------ Text extract ------

Are Your Retirement Plans Realistic?

Most of us have beliefs and assumptions about retirement, often based on what we’ve witnessed among friends and relatives. Yet the reality of retirement may not always coincide with our expectations, which makes it that much more important for you to give serious thought to this next chapter in life.

The Pew Research Center conducted a survey comparing what younger Americans expected later life to look like, versus the reality experienced by those 65 and up. They found some significant differences between the two groups. For example, on the chart above we see that 39% of respondents expected that they would have a second career, but that was actually the case for only 14% of those over 65.

And it’s not just a matter of being realistic with your plan. You have to take an active role in making it happen. Consider the finding that 80% of the younger Pew survey respondents expected they would be engaged in volunteer work, yet only 52% of those over age 65 were so occupied.

------ Recorded data ------

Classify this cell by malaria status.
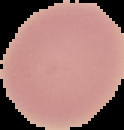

------

The tasks.
[1] According to the retirement text, what percentage of people over 65 actually had a second career?
[2] Repeat the retirement text word for word from "Most of us have" to "chapter in life.".
[3] Continue the retirement text, picking up after its final sentence.

Answers to each task.
[1] 14%

[2]
Most of us have beliefs and assumptions about retirement, often based on what we’ve witnessed among friends and relatives. Yet the reality of retirement may not always coincide with our expectations, which makes it that much more important for you to give serious thought to this next chapter in life.

[3]
One reason why people don’t volunteer as much as they expect to is that they don’t discover (or create) opportunities that are a good fit. But therein lies the rub. How will you know what constitutes a good fit unless you invest sufficient time to discern what you’re genuinely interested in doing?

We all know of people who had to “re-retire” because their initial idea to volunteer with a local non-profit, play golf, or spend time with their grandchildren proved to be insufficient. Planning your next chapter in life takes thought, effort, and a keen sense of which endeavors will resonate most closely with your true self. Without a compelling picture to motivate and draw you forward, chances are you won’t take full advantage of the opportunities available when you exit your job.